Edit everything from the line containing "How far are pixel" down to the line containing "22.7 metres" so that "orange sleeve" becomes "orange armband", and leave every other word as it is.

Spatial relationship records
┄┄┄┄┄┄
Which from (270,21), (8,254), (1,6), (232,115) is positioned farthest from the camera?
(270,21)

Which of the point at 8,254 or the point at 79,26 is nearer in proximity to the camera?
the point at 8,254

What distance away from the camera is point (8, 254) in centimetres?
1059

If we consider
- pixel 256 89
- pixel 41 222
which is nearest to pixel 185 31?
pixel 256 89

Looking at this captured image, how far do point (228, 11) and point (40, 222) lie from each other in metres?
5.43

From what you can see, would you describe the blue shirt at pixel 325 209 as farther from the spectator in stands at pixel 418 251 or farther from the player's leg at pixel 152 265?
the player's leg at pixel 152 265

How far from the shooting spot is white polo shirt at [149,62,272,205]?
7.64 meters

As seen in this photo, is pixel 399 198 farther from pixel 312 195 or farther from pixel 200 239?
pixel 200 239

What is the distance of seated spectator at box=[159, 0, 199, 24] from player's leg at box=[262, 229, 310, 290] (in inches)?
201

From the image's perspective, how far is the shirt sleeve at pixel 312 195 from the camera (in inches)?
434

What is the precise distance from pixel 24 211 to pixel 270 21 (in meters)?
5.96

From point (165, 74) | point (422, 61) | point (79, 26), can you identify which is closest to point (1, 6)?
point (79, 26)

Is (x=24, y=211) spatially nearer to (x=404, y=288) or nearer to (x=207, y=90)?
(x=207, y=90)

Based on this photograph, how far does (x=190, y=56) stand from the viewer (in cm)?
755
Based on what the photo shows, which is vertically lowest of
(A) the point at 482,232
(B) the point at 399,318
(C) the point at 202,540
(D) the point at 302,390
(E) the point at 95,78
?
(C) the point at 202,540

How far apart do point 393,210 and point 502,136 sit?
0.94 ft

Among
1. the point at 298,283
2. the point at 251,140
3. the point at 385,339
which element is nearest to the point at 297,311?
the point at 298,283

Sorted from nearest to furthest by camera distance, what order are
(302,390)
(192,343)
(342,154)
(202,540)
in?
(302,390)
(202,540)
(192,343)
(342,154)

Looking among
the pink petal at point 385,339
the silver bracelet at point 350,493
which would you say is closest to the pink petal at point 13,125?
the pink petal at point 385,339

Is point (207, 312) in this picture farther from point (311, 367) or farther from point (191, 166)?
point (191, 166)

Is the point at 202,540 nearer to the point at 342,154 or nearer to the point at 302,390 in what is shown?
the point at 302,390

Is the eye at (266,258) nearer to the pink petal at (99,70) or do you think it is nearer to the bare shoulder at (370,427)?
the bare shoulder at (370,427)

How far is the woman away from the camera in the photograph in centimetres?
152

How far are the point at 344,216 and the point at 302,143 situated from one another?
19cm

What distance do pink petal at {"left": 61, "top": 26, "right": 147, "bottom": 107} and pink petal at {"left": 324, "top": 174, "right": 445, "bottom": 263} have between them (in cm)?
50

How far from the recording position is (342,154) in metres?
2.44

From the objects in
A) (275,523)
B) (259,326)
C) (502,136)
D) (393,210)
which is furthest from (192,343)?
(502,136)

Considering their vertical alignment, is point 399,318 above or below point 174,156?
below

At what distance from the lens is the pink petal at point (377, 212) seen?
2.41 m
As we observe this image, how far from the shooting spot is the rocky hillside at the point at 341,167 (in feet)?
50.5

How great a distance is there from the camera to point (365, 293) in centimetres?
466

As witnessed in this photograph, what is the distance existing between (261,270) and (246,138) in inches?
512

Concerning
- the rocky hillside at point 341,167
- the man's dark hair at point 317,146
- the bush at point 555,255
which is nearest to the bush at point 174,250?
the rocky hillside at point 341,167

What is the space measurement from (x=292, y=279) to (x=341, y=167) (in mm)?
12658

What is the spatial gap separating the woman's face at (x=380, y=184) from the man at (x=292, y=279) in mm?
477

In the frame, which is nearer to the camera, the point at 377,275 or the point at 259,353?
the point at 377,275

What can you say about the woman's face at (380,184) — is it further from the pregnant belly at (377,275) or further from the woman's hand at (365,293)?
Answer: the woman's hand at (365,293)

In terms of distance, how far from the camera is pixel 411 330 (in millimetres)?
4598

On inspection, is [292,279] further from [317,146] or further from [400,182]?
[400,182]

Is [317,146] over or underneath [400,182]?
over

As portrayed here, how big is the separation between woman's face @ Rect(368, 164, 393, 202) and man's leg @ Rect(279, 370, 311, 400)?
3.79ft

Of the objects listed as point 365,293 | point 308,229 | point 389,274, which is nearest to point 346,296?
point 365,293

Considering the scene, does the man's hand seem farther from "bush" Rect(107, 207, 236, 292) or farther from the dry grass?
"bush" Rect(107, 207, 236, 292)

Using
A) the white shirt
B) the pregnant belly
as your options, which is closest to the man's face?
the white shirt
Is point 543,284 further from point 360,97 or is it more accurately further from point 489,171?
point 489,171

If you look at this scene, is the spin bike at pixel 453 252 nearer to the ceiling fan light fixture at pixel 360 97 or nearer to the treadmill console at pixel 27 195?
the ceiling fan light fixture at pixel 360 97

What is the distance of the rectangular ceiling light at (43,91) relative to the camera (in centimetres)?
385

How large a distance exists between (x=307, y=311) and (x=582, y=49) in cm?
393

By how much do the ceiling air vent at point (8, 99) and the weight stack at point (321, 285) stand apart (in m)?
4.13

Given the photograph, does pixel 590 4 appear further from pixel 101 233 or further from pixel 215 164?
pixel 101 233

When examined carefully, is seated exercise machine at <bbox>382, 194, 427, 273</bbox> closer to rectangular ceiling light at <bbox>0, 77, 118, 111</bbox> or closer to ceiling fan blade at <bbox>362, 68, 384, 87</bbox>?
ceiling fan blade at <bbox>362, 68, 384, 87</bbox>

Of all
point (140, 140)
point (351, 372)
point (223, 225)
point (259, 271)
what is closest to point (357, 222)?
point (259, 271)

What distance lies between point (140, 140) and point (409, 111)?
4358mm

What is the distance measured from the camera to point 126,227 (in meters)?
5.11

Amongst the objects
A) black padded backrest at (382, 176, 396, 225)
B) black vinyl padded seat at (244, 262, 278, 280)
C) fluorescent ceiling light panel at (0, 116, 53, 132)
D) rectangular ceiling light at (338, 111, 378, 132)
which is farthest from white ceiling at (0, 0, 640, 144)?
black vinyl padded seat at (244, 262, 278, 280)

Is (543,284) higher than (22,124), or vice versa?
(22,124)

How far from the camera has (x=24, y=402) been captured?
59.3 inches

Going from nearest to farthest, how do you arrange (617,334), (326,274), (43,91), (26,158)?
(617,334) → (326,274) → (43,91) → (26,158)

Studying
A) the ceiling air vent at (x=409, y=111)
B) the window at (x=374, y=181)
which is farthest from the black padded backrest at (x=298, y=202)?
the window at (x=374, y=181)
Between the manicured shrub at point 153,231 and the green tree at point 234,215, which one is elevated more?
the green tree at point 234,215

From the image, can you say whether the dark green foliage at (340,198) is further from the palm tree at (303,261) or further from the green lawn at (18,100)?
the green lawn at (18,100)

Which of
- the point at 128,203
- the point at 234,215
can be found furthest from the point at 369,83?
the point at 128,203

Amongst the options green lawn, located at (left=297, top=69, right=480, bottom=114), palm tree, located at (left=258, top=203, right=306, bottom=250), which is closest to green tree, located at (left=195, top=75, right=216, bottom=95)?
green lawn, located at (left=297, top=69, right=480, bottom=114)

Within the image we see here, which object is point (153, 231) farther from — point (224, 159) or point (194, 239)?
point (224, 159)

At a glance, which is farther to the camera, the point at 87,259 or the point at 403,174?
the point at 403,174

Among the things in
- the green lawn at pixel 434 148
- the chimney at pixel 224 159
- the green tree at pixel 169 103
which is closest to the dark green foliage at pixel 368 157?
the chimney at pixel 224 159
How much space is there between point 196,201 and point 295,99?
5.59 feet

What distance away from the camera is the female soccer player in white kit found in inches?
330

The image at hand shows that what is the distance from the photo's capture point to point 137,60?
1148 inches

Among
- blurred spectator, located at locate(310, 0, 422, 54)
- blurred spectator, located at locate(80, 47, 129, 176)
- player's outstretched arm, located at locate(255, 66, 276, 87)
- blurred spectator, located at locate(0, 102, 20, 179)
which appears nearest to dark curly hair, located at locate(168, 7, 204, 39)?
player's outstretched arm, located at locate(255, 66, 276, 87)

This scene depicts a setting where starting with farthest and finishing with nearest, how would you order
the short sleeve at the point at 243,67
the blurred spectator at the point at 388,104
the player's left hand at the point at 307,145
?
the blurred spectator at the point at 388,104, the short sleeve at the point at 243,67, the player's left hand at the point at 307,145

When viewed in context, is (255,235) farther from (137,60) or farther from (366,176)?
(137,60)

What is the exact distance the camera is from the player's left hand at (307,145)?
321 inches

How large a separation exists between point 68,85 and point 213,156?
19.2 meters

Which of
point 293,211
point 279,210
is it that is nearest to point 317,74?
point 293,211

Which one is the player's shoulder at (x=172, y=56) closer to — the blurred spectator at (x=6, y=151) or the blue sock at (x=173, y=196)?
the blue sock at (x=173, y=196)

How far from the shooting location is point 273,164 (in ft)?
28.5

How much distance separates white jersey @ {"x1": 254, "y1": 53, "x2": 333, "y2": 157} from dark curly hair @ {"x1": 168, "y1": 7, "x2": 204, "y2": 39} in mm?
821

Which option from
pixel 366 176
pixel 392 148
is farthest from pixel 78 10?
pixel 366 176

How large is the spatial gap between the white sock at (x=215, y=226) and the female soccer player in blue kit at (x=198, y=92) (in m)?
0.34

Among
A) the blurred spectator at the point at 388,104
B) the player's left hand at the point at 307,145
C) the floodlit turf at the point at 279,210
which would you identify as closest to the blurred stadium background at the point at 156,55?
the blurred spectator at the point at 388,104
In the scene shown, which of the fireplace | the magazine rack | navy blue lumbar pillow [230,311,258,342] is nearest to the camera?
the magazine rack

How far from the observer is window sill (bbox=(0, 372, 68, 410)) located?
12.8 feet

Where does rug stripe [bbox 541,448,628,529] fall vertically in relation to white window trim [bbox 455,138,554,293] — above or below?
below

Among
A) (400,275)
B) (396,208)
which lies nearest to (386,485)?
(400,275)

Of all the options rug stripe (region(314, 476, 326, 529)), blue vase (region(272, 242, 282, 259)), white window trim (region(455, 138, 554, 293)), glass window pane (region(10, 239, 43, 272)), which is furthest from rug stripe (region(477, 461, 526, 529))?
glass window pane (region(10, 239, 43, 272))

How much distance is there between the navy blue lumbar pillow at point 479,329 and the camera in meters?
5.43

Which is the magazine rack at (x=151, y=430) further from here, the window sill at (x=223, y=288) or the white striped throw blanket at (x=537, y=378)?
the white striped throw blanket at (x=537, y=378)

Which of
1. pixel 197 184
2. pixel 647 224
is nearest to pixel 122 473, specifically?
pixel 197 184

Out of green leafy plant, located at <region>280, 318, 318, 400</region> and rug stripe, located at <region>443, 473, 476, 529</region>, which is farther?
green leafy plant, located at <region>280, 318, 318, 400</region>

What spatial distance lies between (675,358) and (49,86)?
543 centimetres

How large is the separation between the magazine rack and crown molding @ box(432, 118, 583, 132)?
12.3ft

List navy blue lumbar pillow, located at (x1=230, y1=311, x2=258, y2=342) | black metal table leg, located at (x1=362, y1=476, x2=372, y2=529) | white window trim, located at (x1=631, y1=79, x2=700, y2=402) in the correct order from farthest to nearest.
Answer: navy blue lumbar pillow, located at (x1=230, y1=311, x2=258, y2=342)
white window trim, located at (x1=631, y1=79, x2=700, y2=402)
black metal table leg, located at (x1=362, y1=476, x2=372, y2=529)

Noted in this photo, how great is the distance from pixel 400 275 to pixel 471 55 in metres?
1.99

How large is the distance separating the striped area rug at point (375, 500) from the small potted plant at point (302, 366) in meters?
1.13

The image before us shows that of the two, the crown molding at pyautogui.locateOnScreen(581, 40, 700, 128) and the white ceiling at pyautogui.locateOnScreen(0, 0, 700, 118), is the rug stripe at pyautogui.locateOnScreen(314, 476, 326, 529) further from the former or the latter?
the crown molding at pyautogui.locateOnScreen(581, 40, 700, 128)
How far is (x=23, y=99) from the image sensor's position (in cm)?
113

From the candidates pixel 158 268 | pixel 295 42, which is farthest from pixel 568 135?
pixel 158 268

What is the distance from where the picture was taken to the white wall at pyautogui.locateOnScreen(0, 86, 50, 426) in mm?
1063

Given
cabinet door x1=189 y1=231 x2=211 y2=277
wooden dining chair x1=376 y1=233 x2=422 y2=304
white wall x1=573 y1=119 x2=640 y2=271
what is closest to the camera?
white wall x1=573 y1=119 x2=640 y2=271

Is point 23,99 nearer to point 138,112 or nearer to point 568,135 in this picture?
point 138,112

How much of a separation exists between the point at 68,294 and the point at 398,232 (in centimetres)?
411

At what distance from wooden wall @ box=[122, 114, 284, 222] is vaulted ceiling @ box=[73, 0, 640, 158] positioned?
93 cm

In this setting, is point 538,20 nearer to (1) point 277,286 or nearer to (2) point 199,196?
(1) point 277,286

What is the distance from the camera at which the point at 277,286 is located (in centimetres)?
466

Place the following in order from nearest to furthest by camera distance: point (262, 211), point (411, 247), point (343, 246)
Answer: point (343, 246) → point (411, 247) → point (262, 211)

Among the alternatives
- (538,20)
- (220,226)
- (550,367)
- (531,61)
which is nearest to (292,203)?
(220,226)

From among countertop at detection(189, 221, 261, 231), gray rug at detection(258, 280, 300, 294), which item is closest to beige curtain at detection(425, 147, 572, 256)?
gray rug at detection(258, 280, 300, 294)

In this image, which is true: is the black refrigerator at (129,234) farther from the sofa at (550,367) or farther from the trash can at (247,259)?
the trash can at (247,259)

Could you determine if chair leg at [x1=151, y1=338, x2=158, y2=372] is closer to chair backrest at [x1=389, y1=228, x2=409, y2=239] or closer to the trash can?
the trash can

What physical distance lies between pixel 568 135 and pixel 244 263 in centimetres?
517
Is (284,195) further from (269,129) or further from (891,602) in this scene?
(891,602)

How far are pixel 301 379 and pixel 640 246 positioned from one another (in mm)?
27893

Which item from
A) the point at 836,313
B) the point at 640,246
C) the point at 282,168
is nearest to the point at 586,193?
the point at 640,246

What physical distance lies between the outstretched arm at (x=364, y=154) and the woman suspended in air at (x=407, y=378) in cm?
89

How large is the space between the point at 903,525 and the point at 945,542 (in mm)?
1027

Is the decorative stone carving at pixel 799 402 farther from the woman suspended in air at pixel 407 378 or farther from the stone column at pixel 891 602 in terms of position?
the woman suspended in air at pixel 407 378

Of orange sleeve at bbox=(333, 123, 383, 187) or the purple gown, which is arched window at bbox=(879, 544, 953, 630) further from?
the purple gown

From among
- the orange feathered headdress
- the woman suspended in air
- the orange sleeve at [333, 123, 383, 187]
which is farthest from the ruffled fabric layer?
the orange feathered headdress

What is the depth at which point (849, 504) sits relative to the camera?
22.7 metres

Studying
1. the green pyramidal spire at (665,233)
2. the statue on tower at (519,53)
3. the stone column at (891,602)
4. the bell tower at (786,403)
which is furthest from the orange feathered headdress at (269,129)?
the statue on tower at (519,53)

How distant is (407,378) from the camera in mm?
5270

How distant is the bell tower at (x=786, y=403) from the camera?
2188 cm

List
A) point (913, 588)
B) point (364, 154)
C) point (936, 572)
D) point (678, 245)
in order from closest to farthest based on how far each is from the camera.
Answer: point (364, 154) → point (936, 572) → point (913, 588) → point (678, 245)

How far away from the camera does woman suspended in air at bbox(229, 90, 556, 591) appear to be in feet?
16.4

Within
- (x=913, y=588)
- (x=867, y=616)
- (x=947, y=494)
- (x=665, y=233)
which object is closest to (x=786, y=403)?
┄┄┄┄┄┄
__WRITTEN RESPONSE__.
How far are pixel 301 379 and pixel 640 246 positioned from one another (in mm)?
27893

Which item from
A) the point at 836,313
B) the point at 640,246
C) the point at 282,168
is nearest to the point at 586,193?
the point at 640,246

What physical distance lies between the outstretched arm at (x=364, y=154) and the woman suspended in air at (x=407, y=378) in cm?
89

How large is the space between the point at 903,525 and the point at 945,542 (in mm)?
1027

Is the decorative stone carving at pixel 799 402 farther from the woman suspended in air at pixel 407 378 or farther from the stone column at pixel 891 602 in terms of position?
the woman suspended in air at pixel 407 378

Of orange armband at bbox=(333, 123, 383, 187) or the purple gown, which is arched window at bbox=(879, 544, 953, 630) further from?
the purple gown

From among
- the orange feathered headdress
- the woman suspended in air
- the orange armband at [333, 123, 383, 187]
which is farthest from the ruffled fabric layer?
the orange feathered headdress

What is the depth at which point (849, 504) sits relative to the camera?
22.7 metres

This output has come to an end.